__Excerpt to read__:

****************************************

I think it's more accurate to say that it was the fault of that stupid (unless
it was intentionally meant to lower the value of Nokia mobile, of course) Elop
speech, where he obsoleted Symbian and Maemo, at a time when Nokia hadn't
released a Windows phone, and didn't even have a plan to serve the low-end
smartphone market that Symbian had locked up.

------
DigitalSea
I think the problem with the lacklustre sales and drop in stature of the Nokia
brand is not the Nokia name, it is the fact that the Windows phone operating
system pales in comparison to Android and iOS. I do not mean "pales" as in
Android or iOS is superior, I mean when it comes to the very thing most of us
use our phones for (besides texting, email and making calls): applications and
games, they are nonexistent on Windows Phone OS.

If Microsoft were to release a Lumia phone running Android, I would definitely
buy one, no question or doubt about it. The latest Lumia phones are incredible
pieces of hardware; nice design, nice internal hardware, responsive
touchscreen, good battery life and one of the best cameras in a phone
currently on the market.

It is so painfully obvious and as usual, Microsoft just do not get it. They
have some of the best phones on the market, but they go relatively unnoticed
because they're running an operating system most people are not interested in
using or dislike. I have a Samsung Galaxy S5, but if I had a choice of a Lumia
phone like the Lumia 930 running Android, I would have bought that instead. I
have longed for a Lumia phone running Android for a while now.

****************************************

__Data provided__:
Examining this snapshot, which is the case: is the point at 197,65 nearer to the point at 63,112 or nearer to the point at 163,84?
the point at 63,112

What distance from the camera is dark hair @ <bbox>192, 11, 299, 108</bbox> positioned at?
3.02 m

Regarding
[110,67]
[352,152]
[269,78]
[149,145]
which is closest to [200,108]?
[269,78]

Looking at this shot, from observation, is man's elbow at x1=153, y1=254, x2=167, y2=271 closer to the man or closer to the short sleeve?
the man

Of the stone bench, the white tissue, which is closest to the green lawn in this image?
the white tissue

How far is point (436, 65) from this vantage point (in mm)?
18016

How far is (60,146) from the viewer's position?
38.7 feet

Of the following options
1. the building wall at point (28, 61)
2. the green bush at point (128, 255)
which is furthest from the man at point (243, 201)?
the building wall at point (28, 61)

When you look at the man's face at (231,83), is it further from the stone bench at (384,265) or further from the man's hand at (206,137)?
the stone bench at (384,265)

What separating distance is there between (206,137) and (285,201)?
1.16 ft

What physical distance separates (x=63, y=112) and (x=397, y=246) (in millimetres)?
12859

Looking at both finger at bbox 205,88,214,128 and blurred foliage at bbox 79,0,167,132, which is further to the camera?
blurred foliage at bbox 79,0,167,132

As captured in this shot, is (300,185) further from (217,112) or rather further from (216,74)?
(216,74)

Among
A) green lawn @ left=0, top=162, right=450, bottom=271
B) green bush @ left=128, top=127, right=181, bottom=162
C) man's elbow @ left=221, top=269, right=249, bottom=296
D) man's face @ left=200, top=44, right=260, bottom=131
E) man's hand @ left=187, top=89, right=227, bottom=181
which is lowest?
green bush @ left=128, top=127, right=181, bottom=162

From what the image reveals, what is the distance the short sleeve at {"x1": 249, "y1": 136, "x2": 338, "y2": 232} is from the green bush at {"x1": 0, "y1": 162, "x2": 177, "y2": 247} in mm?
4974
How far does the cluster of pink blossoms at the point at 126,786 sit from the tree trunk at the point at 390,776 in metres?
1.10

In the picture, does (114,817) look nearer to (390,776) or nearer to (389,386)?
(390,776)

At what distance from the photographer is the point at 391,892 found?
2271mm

****************************************

Answer these questions on the forum excerpt about Nokia phones:
1. Which two platforms did Elop's speech obsolete?
2. What phone does DigitalSea currently have?
3. Which Lumia model does DigitalSea name as one they would have bought if it ran Android?
Base your answers on the forum excerpt alone.

1. Symbian and Maemo
2. A Samsung Galaxy S5
3. The Lumia 930